Short descriptive text snippets
<<<<

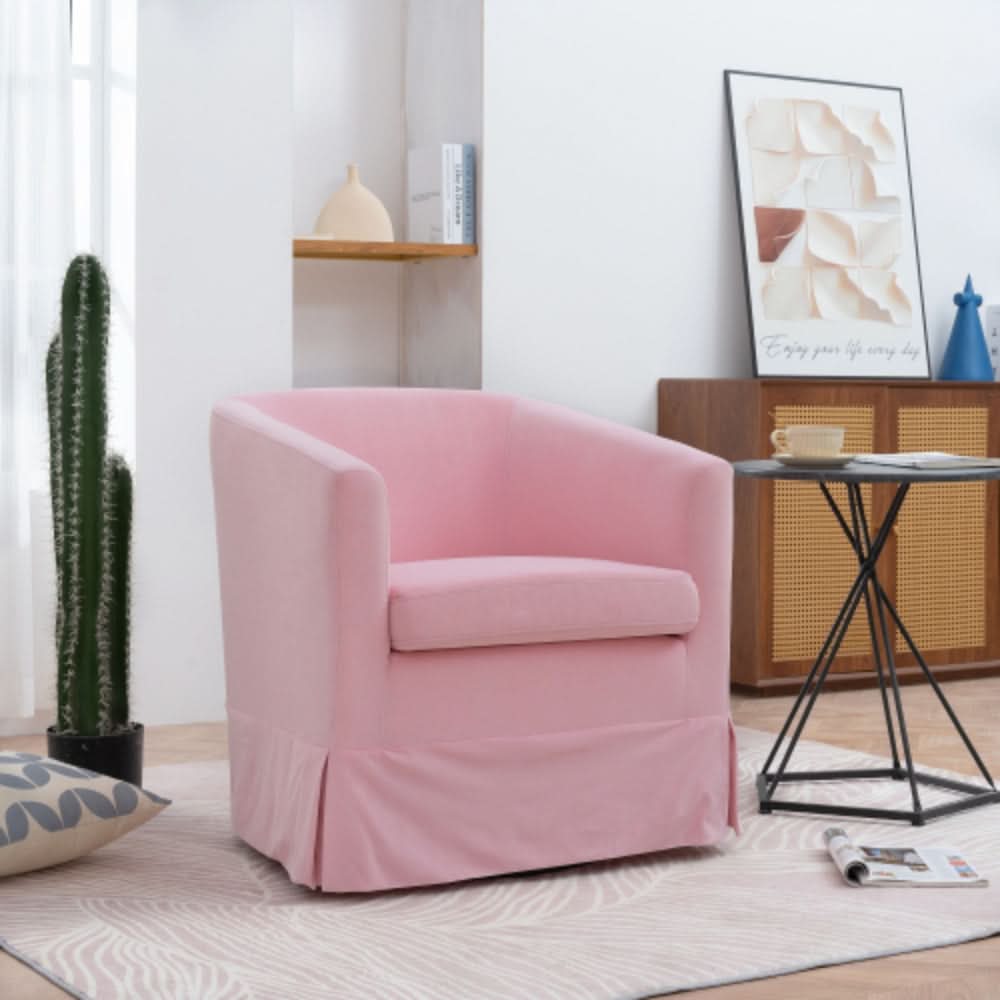 Stylish and Comfortable Pink Swivel Chair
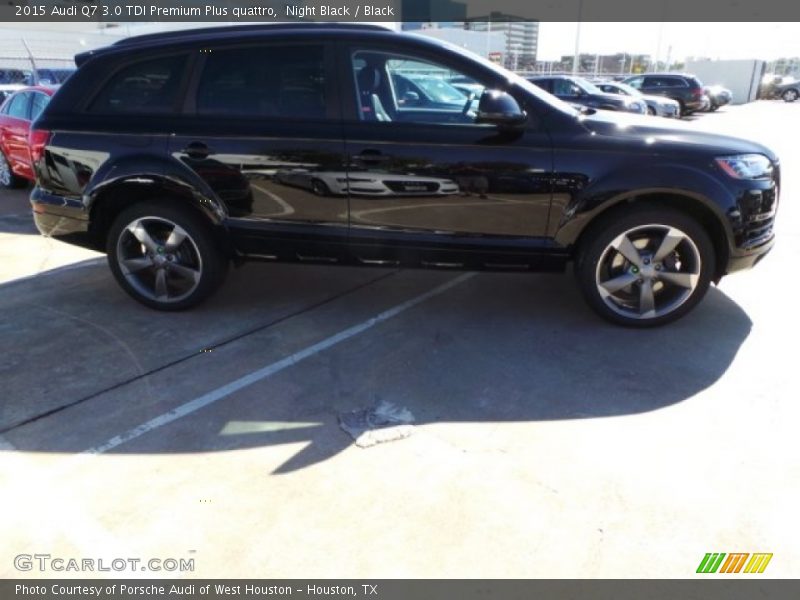 Night Black / Black 2015 Audi Q7 3.0 TDI Premium Plus quattro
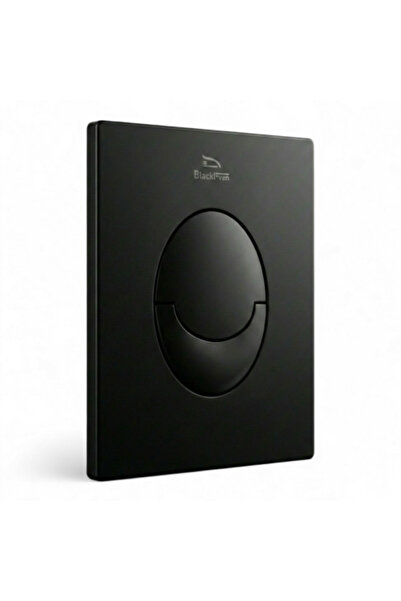 BLACKFIN Matte Black Wall-Mounted Oval Siphon Pressure Face Plate - Black Even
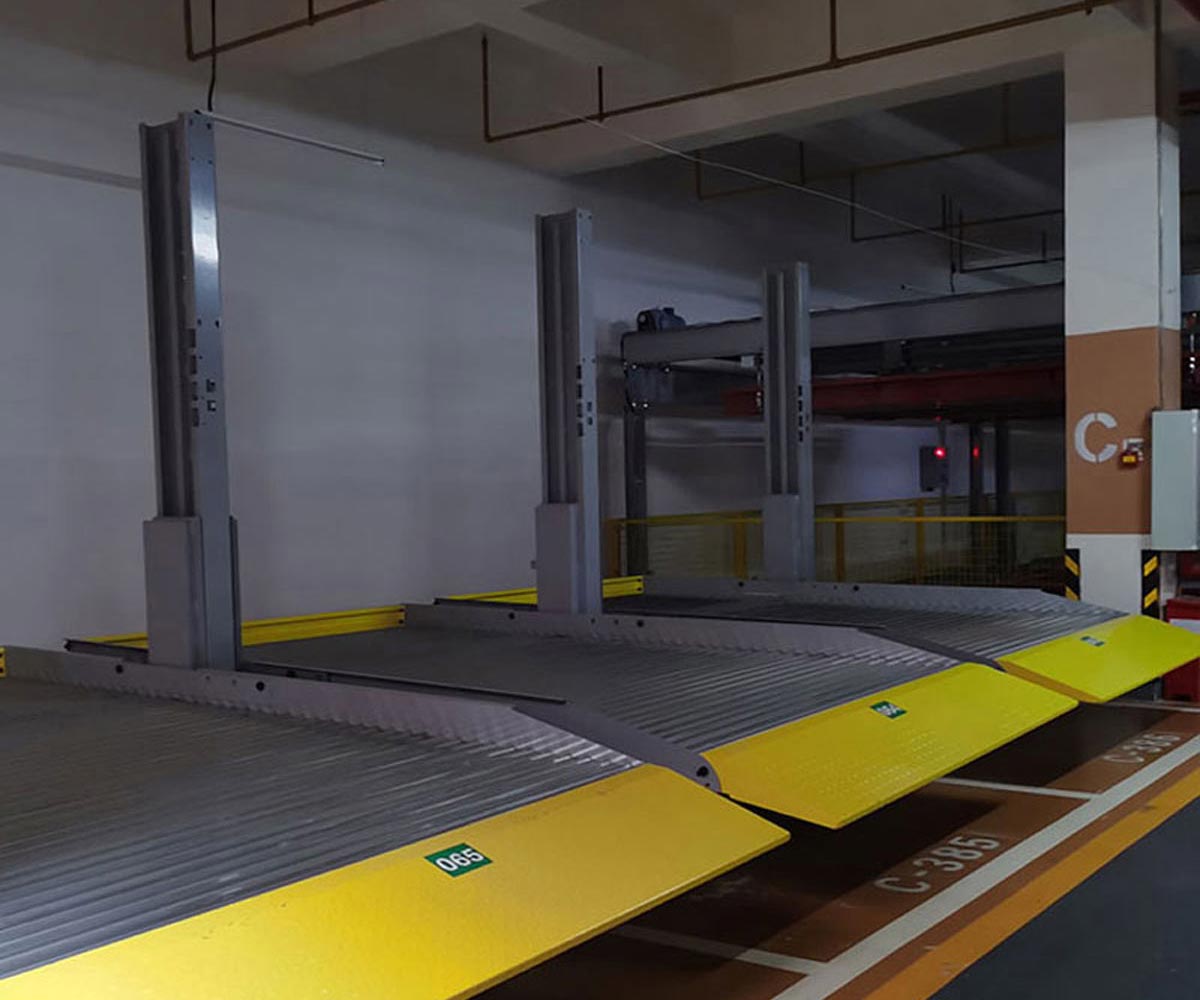二层简易升降机械式停车位改造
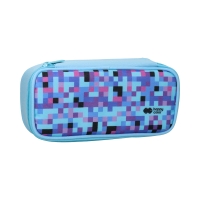 Piórnik saszetka 1zamek/klapka blue PIXI HappyColor HA2213
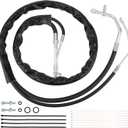 AUTOKAY C68100 Rear AC Line Set Air Conditioning Hoses for Dodge Caravan & Chrysler Town and Country 2012-2019,23 PCS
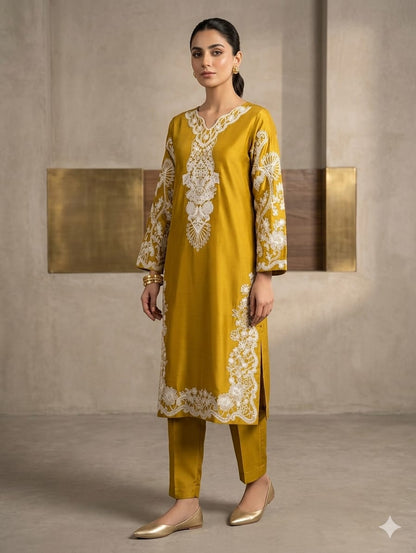 Linen 2 Piece Suit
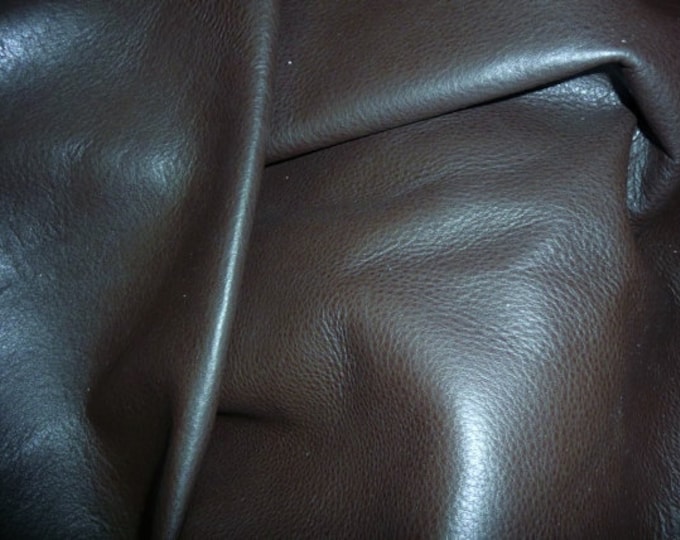 King 8"x10" DARK CHOCOLATE Brown  Full grain Cowhide Leather 3-3.5oz/1.2-1.4 mm PeggySueAlso E2881-09  hides available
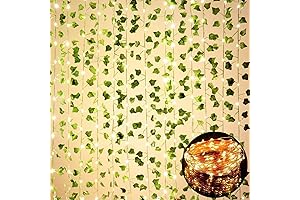 12 Pack Vine Fairy Lights for Room Decor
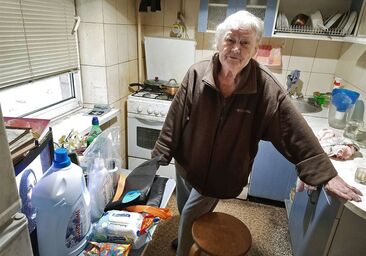 Koordinátorka Olena pomáhá opuštěným seniorům v Kyjevě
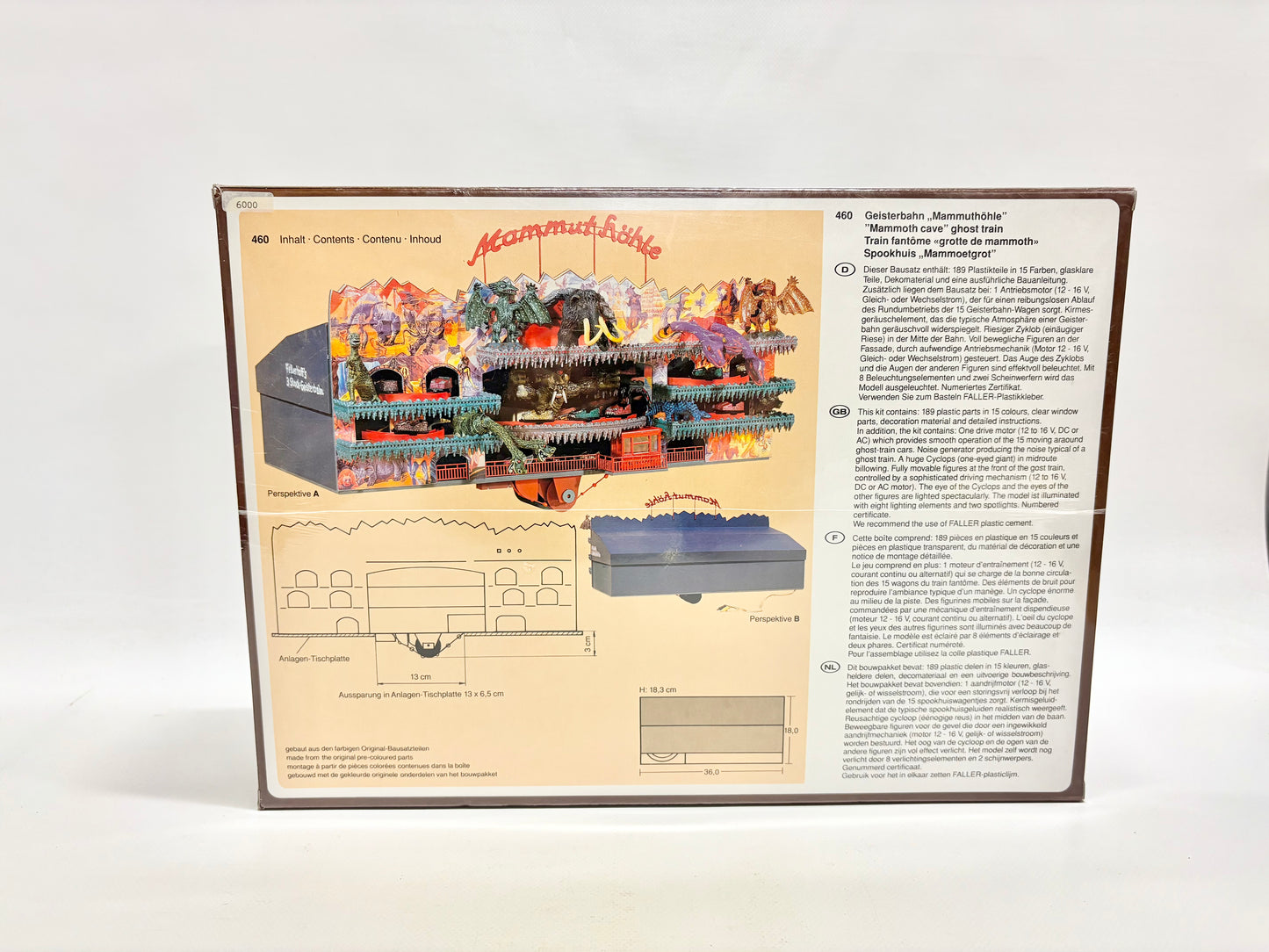 Faller 460 H0 Exclusiv Modell Mammuthöhle Geisterbahn Kirmes Bausatz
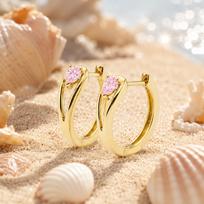 Vnox Gold Plated AAA Cubic Zirconia Bohemia Hoop Earrings Exquisite Waterdrop Colored Crystals Earrings Summer Seaside Jewelry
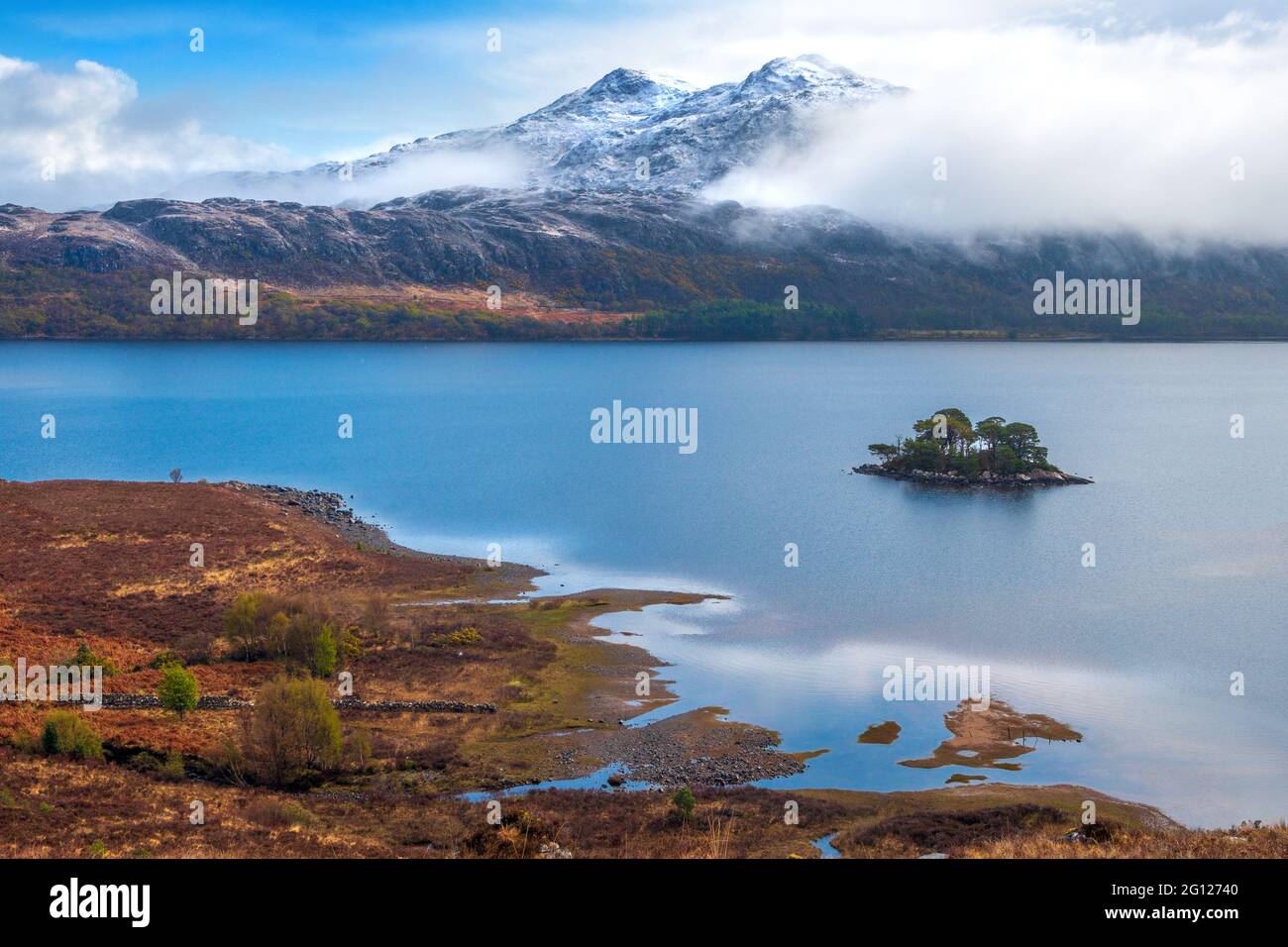 Loch Maree in Wester Ross im Nordwesten Schottlands Stockfoto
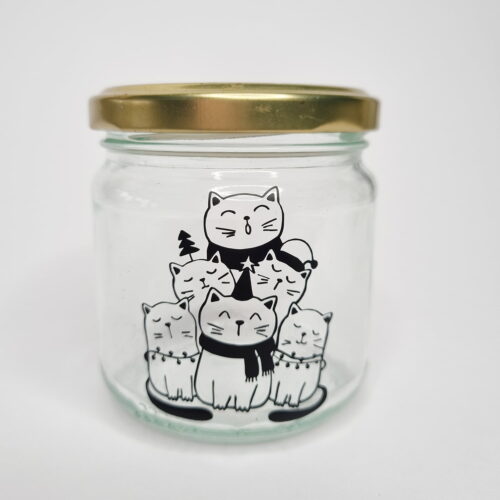 Meow Christmas glasburk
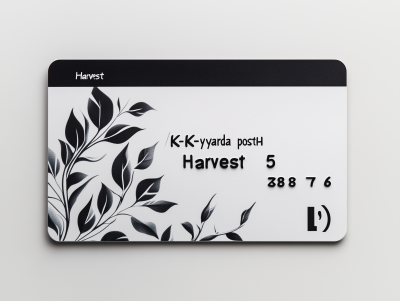 Black and White Credit Card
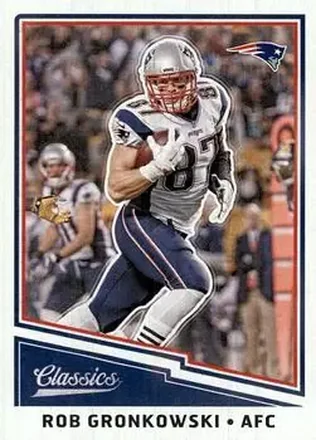 2017 Panini Classics #40 - Rob Gronkowski - New England Patriots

>>>>

# TASK DESCRIPTION
Rewrite the records with "Linen" changed to "Cotton" and everything else kept the same. Leave out the pictures.

# RESPONSE BELOW
 Stylish and Comfortable Pink Swivel Chair
 Night Black / Black 2015 Audi Q7 3.0 TDI Premium Plus quattro
 BLACKFIN Matte Black Wall-Mounted Oval Siphon Pressure Face Plate - Black Even
二层简易升降机械式停车位改造
 Piórnik saszetka 1zamek/klapka blue PIXI HappyColor HA2213
 AUTOKAY C68100 Rear AC Line Set Air Conditioning Hoses for Dodge Caravan & Chrysler Town and Country 2012-2019,23 PCS
 Cotton 2 Piece Suit
 King 8"x10" DARK CHOCOLATE Brown  Full grain Cowhide Leather 3-3.5oz/1.2-1.4 mm PeggySueAlso E2881-09  hides available
 12 Pack Vine Fairy Lights for Room Decor
 Koordinátorka Olena pomáhá opuštěným seniorům v Kyjevě
 Faller 460 H0 Exclusiv Modell Mammuthöhle Geisterbahn Kirmes Bausatz
 Vnox Gold Plated AAA Cubic Zirconia Bohemia Hoop Earrings Exquisite Waterdrop Colored Crystals Earrings Summer Seaside Jewelry
 Loch Maree in Wester Ross im Nordwesten Schottlands Stockfoto
 Meow Christmas glasburk
 Black and White Credit Card
 2017 Panini Classics #40 - Rob Gronkowski - New England Patriots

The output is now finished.